The solicitor has apparently suggested a letter be drawn up and witnessed stating we will make no claim on each others finances - is this enough or will i need a clean break order? Would a judge give him some more equity in the house even though we have agreed not to claim off each other?

I may need to see a solicitor but i am so skint with paying mortgage etc I am trying to avoid it!

babybarrister Mon 07-Nov-16 20:36:50

You must have an order - an agreement is NOT sufficient. Go and get some legal advice as whilst the divorce is easy, finances are not and you do not want him making a claim on your assets later on. Whilst of course his solicitor would advise him a letter is OK - that is the advice to him. Advice to you would be different....

Allthebestnamesareused Mon 07-Nov-16 20:58:46

A solicitor should be able to draw up a Consent Order reflecting the agreement you have made signed by both parties. I assume you had no children.

ToastieRoastie Mon 07-Nov-16 21:10:25

You should get a solicitor to draw up a consent order. His solicitor can draw it up and you can get a solicitor to check if you want to keep your own costs down.

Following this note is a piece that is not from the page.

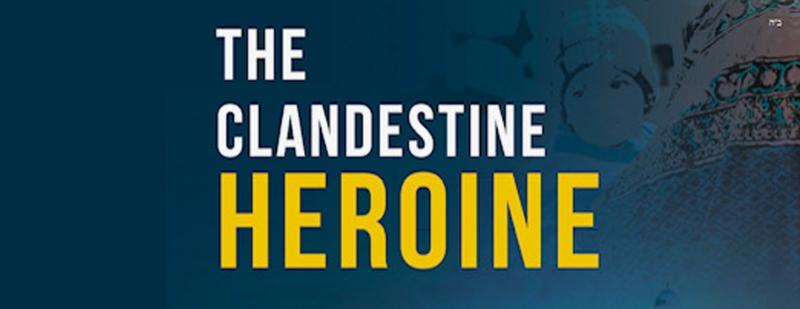Clandestine Heroine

The consent order will dismiss all your claims against each other. To be honest it doesn't add time to a divorce, if you are organised, as you have to wait 6 weeks between the decree nisi and decree absolute. So there is plenty of time to get the consent order in front of a judge and agreed between the two decrees. The consent order will dismiss any claims he has against your property, inheritance, pensions, etc in the future. I was advised that no agreement would be as watertight as the consent order.

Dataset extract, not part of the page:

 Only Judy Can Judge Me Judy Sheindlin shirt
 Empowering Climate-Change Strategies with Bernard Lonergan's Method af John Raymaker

You don't need to do a full Form E disclosure to each other. There is a smaller form you send in with the consent order. There's a space on there to write how you came to the agreement. I simply wrote that we had a prior agreement and we had already transferred the deeds to my name in return for X amount of equity, that we had agreed to each keep our own debts, or to share pensions.

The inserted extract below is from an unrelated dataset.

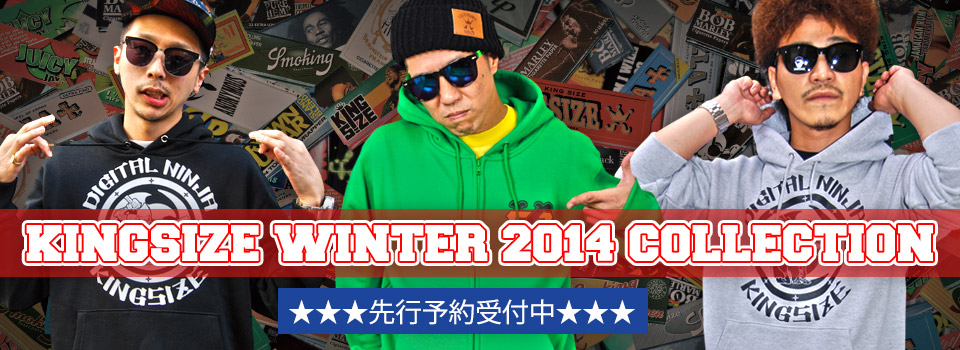 KINGSIZE 2014 FALL COLLECTION 先行予約受付中♪""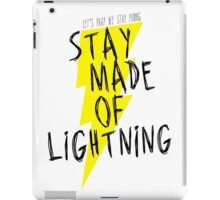 Stay Made of Lightning iPad Case/Skin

In effect my consent order said that ex would pay me maintenance for the kids, dismissed any claims against each other for inheritance (if one of us should die) and pensions. I have a nominal amount of £2 for spousal support in case I need to claim in future - e.g. If I got sick and can't provide for the kids. This nominal amount stops in the event of my remarriage or when my youngest turns 21.

I know it's costly, but I strongly advise you consult a solicitor about the consent order to make sure it protects your property etc and that there is no way he can open up a claim for anything you own in the future.

ToastieRoastie Mon 07-Nov-16 21:16:06

And yes the judge will consider if it is fair. I was advised about that too, as on paper I had the house and savings with no debt, whereas ex had no assets and lots of debts. But my solicitor said to make a note of the form (think it's the D81) that goes with the consent order on how we had agreed. He said if the judge did think it unfair, he/she might call us both to explain. But as we had clearly come to a mutual arrangement and it was fair, that it was nothing to be worri d about. Especially when you consider that he had built up the debt on his personal spending and that I had already released equity from the home to him. I had paperwork ready in case we were called, detailing how much money I had given him and when, but it wasn't needed as the judge signed off the consent order without asking for any additional information.

petal68 Tue 08-Nov-16 19:08:16

Thanks for all your replies - things have turned a little bit heated tonight as he thinks I am just putting obstacles in the way and he is absolutely desparate to get divorced.

I think I am going to have to bite the bullet and see a solicitor as I dont want problems in the future as his debts are huge and he is crap with money and I dont want him coming back to me in 5 years time desparate for cash!